In its basic form it is defined as “…qualitative information (such as observations, feelings and reactions) that offers insight into consumers daily, emotional life. True customer experience comes from a place of empathy; understanding what a customer or potential customer needs in order to meet them where they are, so Thick Data must form part of our approach.
There are some established ways to gather Thick Data during marketing and acquisition campaigns, the idea of personas for example is something we have been focused on at TA6 for some time, but where and how do we use this after people become customers?
This is a great opportunity to better understand the “why” behind people’s choice to join or use our services, however most needs analysis is limited to what services you want to use, how often and what is your main goal. While these are important to establish the best membership type and initial exercise plan it does not help us understand how they are feeling about exercise and therefore what support they need to prevent them dropping out.
As our previous article on thick data suggested, simply asking “What brought you in today” allows the person to tell you what is important to them rather than simply answering a list of enquiry questions which may miss the key motivations that help us to connect.
Onboarding and “Induction”
Traditionally the induction focuses on the “what,” more specifically on the “what” of the gym. What equipment you have, what programme they will follow, what SMART goals you put in place etc.
By including simple questions such as “why is this important to you?,” “how confident do you feel about starting an exercise plan?” or “tell me about your previous experiences with exercise” we can start to shape a picture of their likelihood to stick with their plan and offer the right level of support to help.
Simple changes in how we approach conversation makes a dramatic difference. “Do you need any help today” inevitably leads to a “no thanks, I’m fine” response, even if this is far from the case.
Asking “How are you feeling about your programme/membership?” or “What are planning to get from today’s workout?” can evoke a vastly different, and more honest reply which can be followed up to help keep people on track and feeling good about their exercise sessions.

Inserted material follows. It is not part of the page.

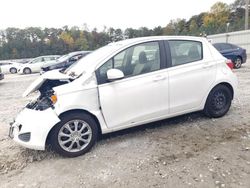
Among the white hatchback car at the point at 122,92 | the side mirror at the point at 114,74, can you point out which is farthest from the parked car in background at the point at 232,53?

All this requires confidence and skill from your team but providing some simple clarity on including these questions in the process, why they are important and how to react to the answers will help instill this.
For example, during needs analysis, online or in person processes, consider including statements for new customers to select as which best describes them.
This can then determine which support pathway would be best for them but also gives you big data on what proportion of your customers need slick, easy to start processes or are potentially higher drop out risk in need of more focused support. This insight drives strategy and process decisions and can create clear impact outcomes. We explore this further in our blog “10 People Joined Yesterday, What Happened to Them?“.
So, take some time to re-look at your own processes and consider where the introduction of Thick Data can benefit your customers and their expected outcomes.